INSTRUCTIONS FOR THE TASK — Would you retype, word for word, the line with "Happy Family With Popcorn At Cinema Theater" and every line after it through the end of the records below?

RECORDS TO USE —
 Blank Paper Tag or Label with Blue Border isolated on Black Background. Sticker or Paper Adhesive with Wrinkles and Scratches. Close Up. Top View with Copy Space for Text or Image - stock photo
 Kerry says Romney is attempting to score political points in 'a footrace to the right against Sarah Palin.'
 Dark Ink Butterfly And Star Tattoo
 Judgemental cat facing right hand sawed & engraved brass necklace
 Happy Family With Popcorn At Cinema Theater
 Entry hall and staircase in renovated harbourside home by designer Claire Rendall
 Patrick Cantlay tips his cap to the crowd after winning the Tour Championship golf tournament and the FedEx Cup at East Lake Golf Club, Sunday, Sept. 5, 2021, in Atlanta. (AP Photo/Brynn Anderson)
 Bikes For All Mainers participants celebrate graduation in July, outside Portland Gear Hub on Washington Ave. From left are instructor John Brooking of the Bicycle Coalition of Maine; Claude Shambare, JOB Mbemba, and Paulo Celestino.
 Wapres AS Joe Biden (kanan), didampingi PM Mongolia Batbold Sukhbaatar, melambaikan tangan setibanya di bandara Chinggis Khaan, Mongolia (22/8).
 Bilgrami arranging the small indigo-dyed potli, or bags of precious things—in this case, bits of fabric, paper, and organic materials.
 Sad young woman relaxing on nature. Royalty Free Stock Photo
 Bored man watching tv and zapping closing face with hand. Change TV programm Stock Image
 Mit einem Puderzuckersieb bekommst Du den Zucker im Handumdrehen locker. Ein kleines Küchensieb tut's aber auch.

RESULT OF THIS TASK —
 Happy Family With Popcorn At Cinema Theater
 Entry hall and staircase in renovated harbourside home by designer Claire Rendall
 Patrick Cantlay tips his cap to the crowd after winning the Tour Championship golf tournament and the FedEx Cup at East Lake Golf Club, Sunday, Sept. 5, 2021, in Atlanta. (AP Photo/Brynn Anderson)
 Bikes For All Mainers participants celebrate graduation in July, outside Portland Gear Hub on Washington Ave. From left are instructor John Brooking of the Bicycle Coalition of Maine; Claude Shambare, JOB Mbemba, and Paulo Celestino.
 Wapres AS Joe Biden (kanan), didampingi PM Mongolia Batbold Sukhbaatar, melambaikan tangan setibanya di bandara Chinggis Khaan, Mongolia (22/8).
 Bilgrami arranging the small indigo-dyed potli, or bags of precious things—in this case, bits of fabric, paper, and organic materials.
 Sad young woman relaxing on nature. Royalty Free Stock Photo
 Bored man watching tv and zapping closing face with hand. Change TV programm Stock Image
 Mit einem Puderzuckersieb bekommst Du den Zucker im Handumdrehen locker. Ein kleines Küchensieb tut's aber auch.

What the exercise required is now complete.